Question: I have been feeling quite tired lately. I went to my doctor and my blood tests show that I have anaemia. I consider myself quite healthy and I eat well so I'm not sure how this occurred. Is there anything else I should have checked and how can I prevent this in the future?
Answer: Blood is made up of three main types of cells. White cells help the body fight infection. Platelets help stop bleeding in the body and red blood cells carry oxygen and nutrients around the body.
Red blood cells contain haemoglobin - this is an iron-rich protein that gives blood its red colour. It attaches to oxygen in the lungs and carries it around the body. Anaemia occurs when there aren't enough red blood cells or if there is a lack of haemoglobin in these cells.
There are three main causes of anaemia. These are: blood loss, a lack of production of red blood cells, or excess destruction of red blood cells. Some types of anaemia are short lived and have few symptoms, others may be long lasting. Severe anaemia can increase the risk of death.
Blood loss is the most common cause of anaemia. This may be normal such as that which occurs in menstruation or it may be due to injury or surgery. Bleeding in the gut can also cause this anaemia. Anaemia due to blood loss is usually associated with low levels of iron.
There are a number of factors that may lead to reduced red blood cell production. A diet low in vitamin B12, folic acid or iron may increase the risk of this. Other vitamins such as vitamin C, riboflavin and copper are also important in red blood cell production. Conditions such as coeliac disease, inflammatory bowel conditions and surgery to the stomach may reduce the absorption of nutrients and alter red cell production levels. Chronic illness such as kidney disease and cancer can also affect the body's ability to produce red blood cells.
In sickle-cell disease red blood cells produced are an abnormal shape and have a short lifespan dying off after 10 to 20 days rather than 120 days. The bone marrow which produces blood cells can't keep up with demand and so anaemia can occur.
In thalassemia the proteins that make up haemoglobin are either missing or defective, meaning the body can make fewer red blood cells and less haemoglobin, resulting in anaemia. Sickle cell disease and thalassemia are inherited conditions that are more common in those of Mediterranean, Middle Eastern or African descent.
Haemolytic anaemia results in the destruction of too many red blood cells. This type of anaemia can be inherited or can be due to infections, autoimmune conditions, a reaction to medication or after blood transfusion.
Anaemia is the most common blood disorder and can occur in all ages and races. Women of childbearing years are particularly at risk due to blood loss from menstruation and childbirth. Pregnancy also poses an increased risk as the body produces more fluid than red blood cells during this time, effectively diluting the blood.
Babies and toddlers are also particularly at risk. Cow's milk is low in iron so those who drink lots of milk may be deficient. Consuming calcium-rich foods with iron can also reduce the absorption of iron from the gut so adults who take milk with meals may be at risk.

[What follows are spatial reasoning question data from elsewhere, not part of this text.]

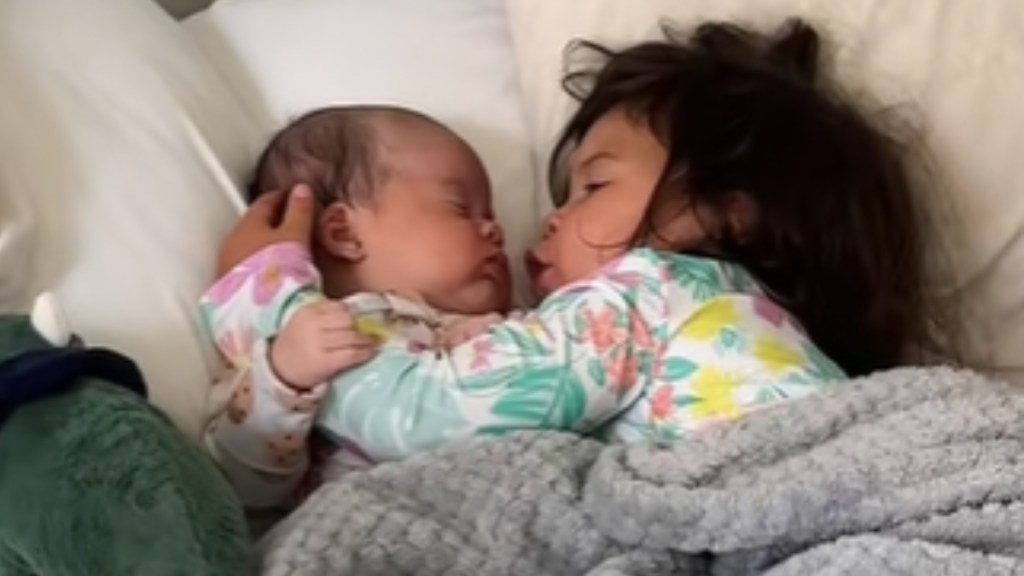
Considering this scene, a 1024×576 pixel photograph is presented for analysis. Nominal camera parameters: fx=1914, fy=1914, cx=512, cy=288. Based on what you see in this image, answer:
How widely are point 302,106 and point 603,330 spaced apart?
1.26 feet

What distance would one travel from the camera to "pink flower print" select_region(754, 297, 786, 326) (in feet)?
4.13

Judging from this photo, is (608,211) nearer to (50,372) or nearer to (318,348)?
(318,348)

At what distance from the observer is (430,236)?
136 cm

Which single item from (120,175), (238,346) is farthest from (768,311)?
(120,175)

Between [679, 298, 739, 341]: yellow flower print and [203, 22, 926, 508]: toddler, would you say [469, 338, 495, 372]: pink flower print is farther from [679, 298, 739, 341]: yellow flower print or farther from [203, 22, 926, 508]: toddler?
[679, 298, 739, 341]: yellow flower print

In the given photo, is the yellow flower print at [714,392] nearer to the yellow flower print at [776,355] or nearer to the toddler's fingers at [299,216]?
the yellow flower print at [776,355]

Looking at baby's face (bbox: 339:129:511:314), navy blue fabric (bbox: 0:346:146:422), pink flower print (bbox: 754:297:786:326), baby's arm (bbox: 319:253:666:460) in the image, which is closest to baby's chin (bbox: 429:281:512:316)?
baby's face (bbox: 339:129:511:314)

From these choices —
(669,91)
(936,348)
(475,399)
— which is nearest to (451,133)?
(669,91)

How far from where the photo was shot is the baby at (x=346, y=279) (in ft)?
4.08

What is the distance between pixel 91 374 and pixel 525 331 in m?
0.30

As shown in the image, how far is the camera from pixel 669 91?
4.70ft

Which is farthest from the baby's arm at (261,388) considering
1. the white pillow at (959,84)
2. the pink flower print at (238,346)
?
the white pillow at (959,84)

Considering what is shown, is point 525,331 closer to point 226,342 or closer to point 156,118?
point 226,342

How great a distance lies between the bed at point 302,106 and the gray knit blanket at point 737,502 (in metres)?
0.22
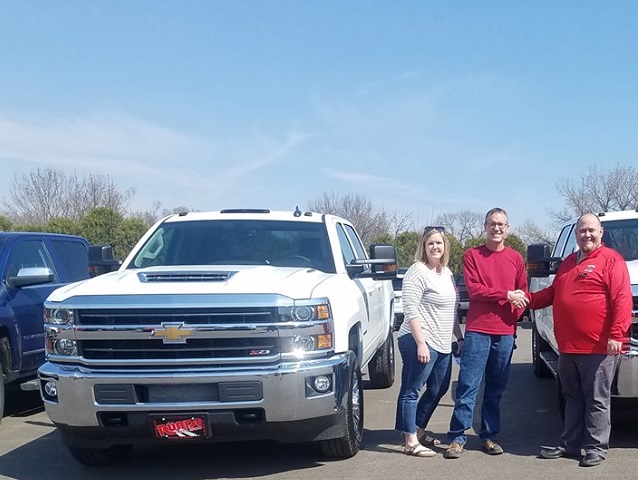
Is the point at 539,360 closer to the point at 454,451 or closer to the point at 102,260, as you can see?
the point at 454,451

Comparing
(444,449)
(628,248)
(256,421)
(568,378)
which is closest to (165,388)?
(256,421)

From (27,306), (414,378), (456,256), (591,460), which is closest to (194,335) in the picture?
(414,378)

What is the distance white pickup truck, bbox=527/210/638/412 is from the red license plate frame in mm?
3035

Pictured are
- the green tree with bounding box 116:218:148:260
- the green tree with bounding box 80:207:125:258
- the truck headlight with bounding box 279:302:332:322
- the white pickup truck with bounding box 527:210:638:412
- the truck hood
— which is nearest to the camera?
the truck headlight with bounding box 279:302:332:322

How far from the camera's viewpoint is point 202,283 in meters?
5.43

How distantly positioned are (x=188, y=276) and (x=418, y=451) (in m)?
2.24

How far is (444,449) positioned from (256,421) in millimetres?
1890

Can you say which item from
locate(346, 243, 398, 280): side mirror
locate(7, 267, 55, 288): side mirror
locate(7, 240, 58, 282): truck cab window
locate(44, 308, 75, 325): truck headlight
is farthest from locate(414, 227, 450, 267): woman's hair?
locate(7, 240, 58, 282): truck cab window

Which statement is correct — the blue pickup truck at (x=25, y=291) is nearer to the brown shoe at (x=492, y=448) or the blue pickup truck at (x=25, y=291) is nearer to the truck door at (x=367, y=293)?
the truck door at (x=367, y=293)

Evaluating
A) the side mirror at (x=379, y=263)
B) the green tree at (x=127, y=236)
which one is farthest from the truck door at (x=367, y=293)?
the green tree at (x=127, y=236)

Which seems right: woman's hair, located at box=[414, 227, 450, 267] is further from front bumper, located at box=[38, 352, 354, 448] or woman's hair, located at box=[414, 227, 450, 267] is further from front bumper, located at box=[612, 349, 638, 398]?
front bumper, located at box=[612, 349, 638, 398]

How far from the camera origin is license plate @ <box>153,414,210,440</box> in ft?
16.7

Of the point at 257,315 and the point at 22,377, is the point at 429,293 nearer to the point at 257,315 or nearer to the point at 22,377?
the point at 257,315

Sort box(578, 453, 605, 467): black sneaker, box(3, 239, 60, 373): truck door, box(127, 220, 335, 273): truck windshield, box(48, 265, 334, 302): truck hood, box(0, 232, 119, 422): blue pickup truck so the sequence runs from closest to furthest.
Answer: box(48, 265, 334, 302): truck hood < box(578, 453, 605, 467): black sneaker < box(127, 220, 335, 273): truck windshield < box(0, 232, 119, 422): blue pickup truck < box(3, 239, 60, 373): truck door
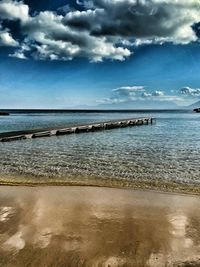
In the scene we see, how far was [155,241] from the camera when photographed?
6027 millimetres

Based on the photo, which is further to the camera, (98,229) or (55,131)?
(55,131)

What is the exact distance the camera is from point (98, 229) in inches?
261

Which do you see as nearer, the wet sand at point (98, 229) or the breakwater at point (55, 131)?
the wet sand at point (98, 229)

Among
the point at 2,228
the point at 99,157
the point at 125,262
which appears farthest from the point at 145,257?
the point at 99,157

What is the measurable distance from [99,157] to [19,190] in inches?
344

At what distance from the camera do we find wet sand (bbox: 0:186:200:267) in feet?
17.4

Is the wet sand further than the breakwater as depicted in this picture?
No

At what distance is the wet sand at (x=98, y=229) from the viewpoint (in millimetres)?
5289

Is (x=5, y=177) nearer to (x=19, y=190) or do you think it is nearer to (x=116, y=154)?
(x=19, y=190)

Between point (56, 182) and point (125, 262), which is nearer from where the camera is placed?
point (125, 262)

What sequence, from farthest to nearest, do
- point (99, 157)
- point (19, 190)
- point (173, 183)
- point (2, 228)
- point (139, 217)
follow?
point (99, 157) → point (173, 183) → point (19, 190) → point (139, 217) → point (2, 228)

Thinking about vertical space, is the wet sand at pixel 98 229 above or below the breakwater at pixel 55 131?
below

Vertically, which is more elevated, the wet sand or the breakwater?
the breakwater

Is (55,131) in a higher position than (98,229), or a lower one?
higher
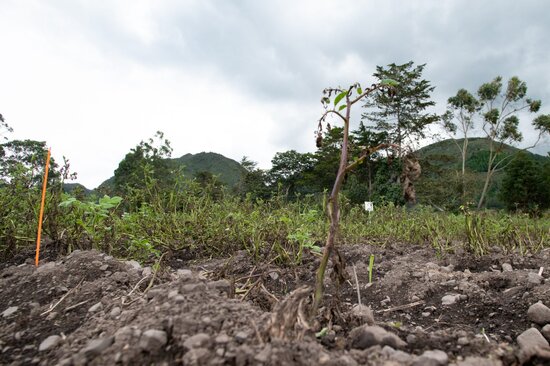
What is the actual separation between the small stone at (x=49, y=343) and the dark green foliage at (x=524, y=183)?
36.2 m

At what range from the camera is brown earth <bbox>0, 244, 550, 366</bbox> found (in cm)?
103

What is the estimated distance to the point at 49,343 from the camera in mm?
1274

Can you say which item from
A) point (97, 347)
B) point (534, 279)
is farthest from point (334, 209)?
point (534, 279)

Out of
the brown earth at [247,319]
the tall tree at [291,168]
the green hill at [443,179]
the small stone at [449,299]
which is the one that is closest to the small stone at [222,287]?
the brown earth at [247,319]

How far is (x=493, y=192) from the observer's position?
150 ft

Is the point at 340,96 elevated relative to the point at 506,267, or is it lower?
elevated

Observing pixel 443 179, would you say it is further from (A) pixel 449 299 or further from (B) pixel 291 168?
(A) pixel 449 299

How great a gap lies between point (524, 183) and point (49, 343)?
3962cm

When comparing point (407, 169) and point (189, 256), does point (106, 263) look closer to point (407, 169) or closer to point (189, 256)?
point (189, 256)

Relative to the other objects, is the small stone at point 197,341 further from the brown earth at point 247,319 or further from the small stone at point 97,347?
the small stone at point 97,347

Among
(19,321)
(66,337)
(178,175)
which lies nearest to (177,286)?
(66,337)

If anaemia is mild you may have no symptoms at all. Feeling tired or lacking in energy are the most common symptoms of anaemia. Other symptoms include dizziness, ringing or whooshing in your ears, headaches, cold hands and feet, pale skin, a fast heartbeat, or chest pain. In severe anaemia the heart may suffer and abnormal heart rhythms or even heart failure can occur. Most of the symptoms are due to a lack of oxygen in the blood.
Anaemia is usually diagnosed with a simple blood test. A full blood count will check your haemoglobin levels but your doctor will also likely check your levels of iron, vitamin B12 and folic acid to try and narrow down the cause.
If you are menopausal, have any digestive symptoms or are over 50 you may be referred for a gastroscopy and colonoscopy to rule out any blood loss from your gut. If a more unusual cause is suspected you may be advised to have bloods to check for autoimmune conditions or genetic disorders such as sickle-cell disease. In rare cases the opinion of a blood specialist (haematologist) may be sought.
If you are diagnosed with anaemia the cause should be identified and treated. If iron levels are low, taking a supplement can help. If haemoglobin levels are very low blood transfusion is sometimes required. Foods rich in iron include red meat, dark green leafy vegetables such as spinach, pulses, lentils and beans, dried fruits and fortified cereals. When consuming iron-rich foods try and include other foods high in vitamin C, especially citrus fruits, as this aids the absorption of iron from the digestive tract. Foods rich in calcium will reduce absorption so should be taken separately.
Eating a healthy diet and leading a healthy lifestyle is the best way to prevent anaemia. Processed foods tend to be calorie-rich and nutrient-deficient and should be avoided.